Senza un suolo fertile e sano non c’è agricoltura. Nel momento in cui la crisi internazionale mette al centro il tema dell’approvvigionamento del cibo, occorre riportare l’attenzione su questa risorsa necessaria e non rinnovabile. Il suolo impiega infatti fino a mille anni per rigenerare la fertilità persa per inquinamento o desertificazione.

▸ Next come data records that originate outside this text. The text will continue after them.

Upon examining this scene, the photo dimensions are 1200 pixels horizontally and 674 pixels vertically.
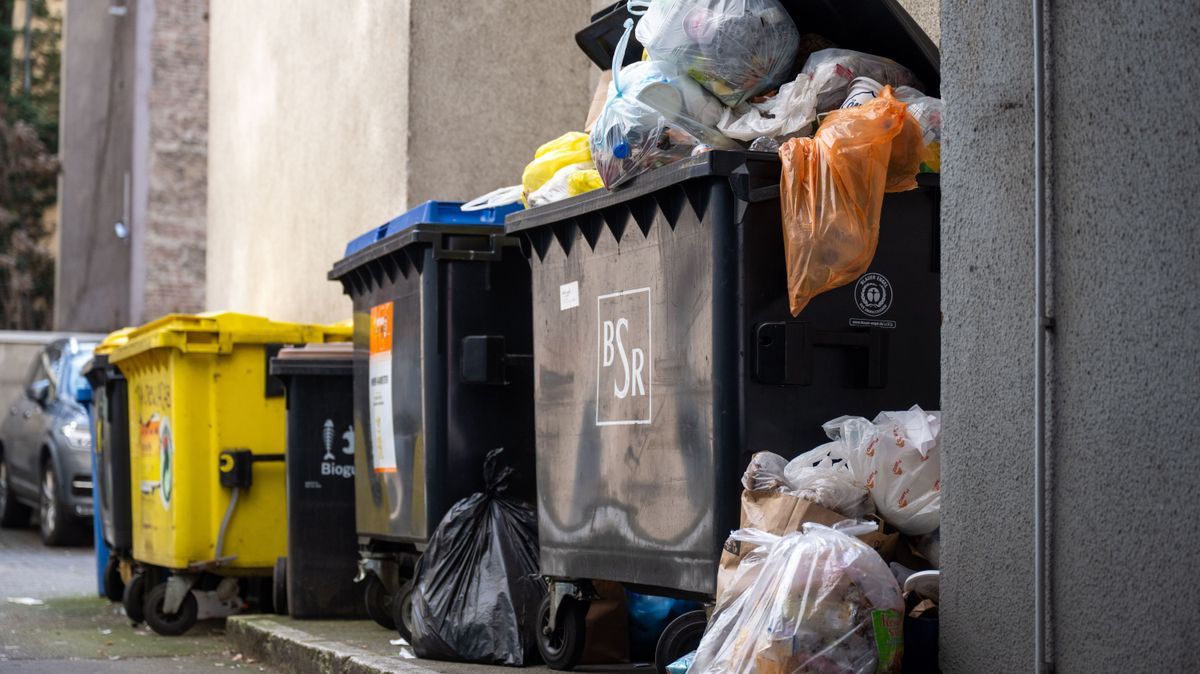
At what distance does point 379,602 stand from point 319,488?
2.10ft

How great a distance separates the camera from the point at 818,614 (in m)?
3.49

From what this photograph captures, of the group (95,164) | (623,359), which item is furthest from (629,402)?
(95,164)

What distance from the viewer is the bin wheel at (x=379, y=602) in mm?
6555

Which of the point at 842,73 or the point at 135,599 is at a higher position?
the point at 842,73

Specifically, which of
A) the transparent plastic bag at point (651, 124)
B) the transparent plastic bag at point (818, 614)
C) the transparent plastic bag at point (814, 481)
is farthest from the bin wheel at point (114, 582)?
the transparent plastic bag at point (818, 614)

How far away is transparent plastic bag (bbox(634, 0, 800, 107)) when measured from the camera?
14.7 feet

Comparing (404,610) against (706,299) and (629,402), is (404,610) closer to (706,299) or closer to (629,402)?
(629,402)

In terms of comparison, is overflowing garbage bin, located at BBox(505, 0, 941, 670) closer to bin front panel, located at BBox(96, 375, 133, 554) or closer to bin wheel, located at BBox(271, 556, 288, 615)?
bin wheel, located at BBox(271, 556, 288, 615)

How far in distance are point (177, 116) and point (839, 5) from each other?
16.7 metres

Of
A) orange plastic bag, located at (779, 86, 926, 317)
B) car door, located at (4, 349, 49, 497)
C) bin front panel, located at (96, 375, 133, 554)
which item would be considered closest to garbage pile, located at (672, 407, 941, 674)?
orange plastic bag, located at (779, 86, 926, 317)

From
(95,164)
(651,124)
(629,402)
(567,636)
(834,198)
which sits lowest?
(567,636)

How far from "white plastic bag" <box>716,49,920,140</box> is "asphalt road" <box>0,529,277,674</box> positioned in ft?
10.3

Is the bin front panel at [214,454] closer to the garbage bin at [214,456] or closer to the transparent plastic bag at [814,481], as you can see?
the garbage bin at [214,456]

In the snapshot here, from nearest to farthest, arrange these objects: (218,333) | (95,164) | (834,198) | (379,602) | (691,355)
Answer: (834,198) → (691,355) → (379,602) → (218,333) → (95,164)
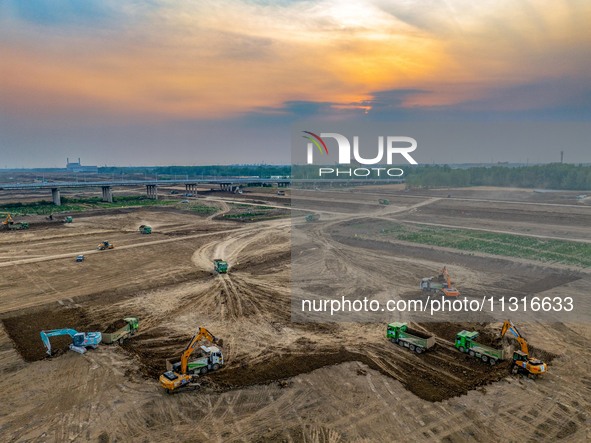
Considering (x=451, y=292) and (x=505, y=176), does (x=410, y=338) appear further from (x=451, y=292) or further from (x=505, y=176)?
(x=505, y=176)

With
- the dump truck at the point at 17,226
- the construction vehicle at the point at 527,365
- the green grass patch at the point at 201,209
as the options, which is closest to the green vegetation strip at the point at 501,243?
the construction vehicle at the point at 527,365

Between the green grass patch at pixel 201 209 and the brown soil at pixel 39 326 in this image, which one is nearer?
the brown soil at pixel 39 326

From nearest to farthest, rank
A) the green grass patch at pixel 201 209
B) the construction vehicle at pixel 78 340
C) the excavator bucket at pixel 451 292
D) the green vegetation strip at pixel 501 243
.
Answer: the construction vehicle at pixel 78 340
the excavator bucket at pixel 451 292
the green vegetation strip at pixel 501 243
the green grass patch at pixel 201 209

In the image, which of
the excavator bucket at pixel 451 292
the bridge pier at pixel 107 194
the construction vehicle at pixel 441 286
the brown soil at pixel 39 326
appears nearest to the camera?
the brown soil at pixel 39 326

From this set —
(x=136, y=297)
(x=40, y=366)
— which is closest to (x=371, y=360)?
(x=40, y=366)

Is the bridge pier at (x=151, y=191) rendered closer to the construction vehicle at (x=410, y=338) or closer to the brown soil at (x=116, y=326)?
the brown soil at (x=116, y=326)

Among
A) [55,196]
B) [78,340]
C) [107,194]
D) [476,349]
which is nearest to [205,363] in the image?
[78,340]

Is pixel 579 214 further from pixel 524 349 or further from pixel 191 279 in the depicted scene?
pixel 191 279
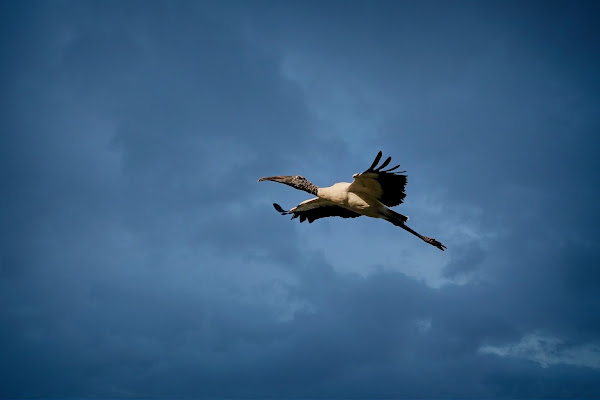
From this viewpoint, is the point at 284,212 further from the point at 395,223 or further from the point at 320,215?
the point at 395,223

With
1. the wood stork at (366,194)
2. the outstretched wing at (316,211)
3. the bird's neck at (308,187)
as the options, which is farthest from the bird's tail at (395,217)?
the bird's neck at (308,187)

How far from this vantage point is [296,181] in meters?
23.5

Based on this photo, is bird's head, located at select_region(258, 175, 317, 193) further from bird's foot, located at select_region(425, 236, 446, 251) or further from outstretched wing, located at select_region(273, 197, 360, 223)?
bird's foot, located at select_region(425, 236, 446, 251)

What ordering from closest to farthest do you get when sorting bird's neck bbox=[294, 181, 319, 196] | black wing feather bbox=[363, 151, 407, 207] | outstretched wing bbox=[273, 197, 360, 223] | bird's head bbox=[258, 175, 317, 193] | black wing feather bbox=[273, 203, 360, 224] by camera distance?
black wing feather bbox=[363, 151, 407, 207] < bird's neck bbox=[294, 181, 319, 196] < bird's head bbox=[258, 175, 317, 193] < outstretched wing bbox=[273, 197, 360, 223] < black wing feather bbox=[273, 203, 360, 224]

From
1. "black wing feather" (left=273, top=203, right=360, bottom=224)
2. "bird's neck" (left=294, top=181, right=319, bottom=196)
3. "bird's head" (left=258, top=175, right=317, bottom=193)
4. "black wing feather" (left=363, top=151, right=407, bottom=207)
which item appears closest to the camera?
"black wing feather" (left=363, top=151, right=407, bottom=207)

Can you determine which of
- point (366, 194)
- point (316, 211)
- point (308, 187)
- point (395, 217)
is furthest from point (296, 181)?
point (395, 217)

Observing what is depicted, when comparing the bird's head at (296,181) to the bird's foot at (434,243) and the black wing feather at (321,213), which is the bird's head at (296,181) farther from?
the bird's foot at (434,243)

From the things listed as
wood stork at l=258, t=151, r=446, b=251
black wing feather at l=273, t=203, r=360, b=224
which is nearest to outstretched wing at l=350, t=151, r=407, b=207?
wood stork at l=258, t=151, r=446, b=251

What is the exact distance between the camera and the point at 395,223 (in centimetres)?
2289

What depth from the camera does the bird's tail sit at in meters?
22.5

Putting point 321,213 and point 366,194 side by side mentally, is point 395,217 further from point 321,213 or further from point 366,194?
point 321,213

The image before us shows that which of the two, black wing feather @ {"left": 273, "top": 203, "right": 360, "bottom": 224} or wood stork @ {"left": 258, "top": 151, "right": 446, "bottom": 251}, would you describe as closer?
wood stork @ {"left": 258, "top": 151, "right": 446, "bottom": 251}

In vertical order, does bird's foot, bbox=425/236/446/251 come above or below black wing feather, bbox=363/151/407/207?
below

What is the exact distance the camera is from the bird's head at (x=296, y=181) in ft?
76.4
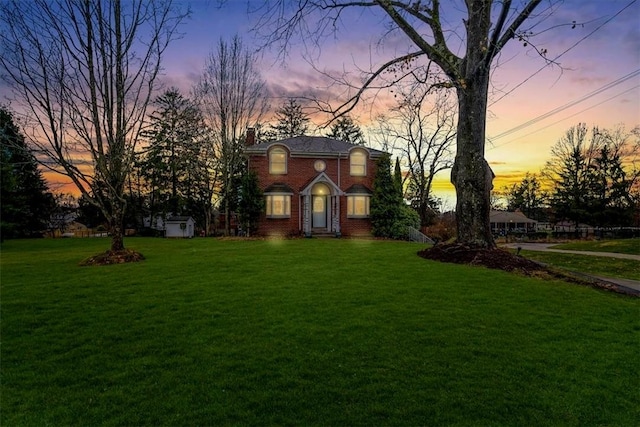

Secondo la Global Soil Partnership della FAO, il 33% del suolo terrestre è già degradato, percentuale che potrebbe salire al 90% entro il 2050. E sempre la FAO avverte che la vitalità del suolo, che si traduce soprattutto nella presenza di miliardi di microrganismi per centimetro quadrato, è messa a rischio anche dalle sostanze chimiche di sintesi utilizzate in agricoltura: “l’uso eccessivo e improprio dei pesticidi causa danni indesiderati a specie non target (ndr: specie che non sono considerate dannose per l’agricoltura), mentre la persistenza nell’ambiente e i residui tossici possono impattare su specie utili e organismi non target, come gli umani, e possono contaminare le acque e i suoli a scala globale”.

E allora, qual è la situazione dei suoli italiani? La campagna di comunicazione e sensibilizzazione sulla salute dei suoli di Cambia la Terra, il progetto di FederBio con Legambiente, Lipu, Medici per l’ambiente, Slow Food e WWF, ha analizzato 12 suoli agricoli convenzionali comparandoli con altrettanti terreni biologici contigui e adibiti alle stesse colture, in un monitoraggio a carattere dimostrativo, su un totale di 24 aziende agricole.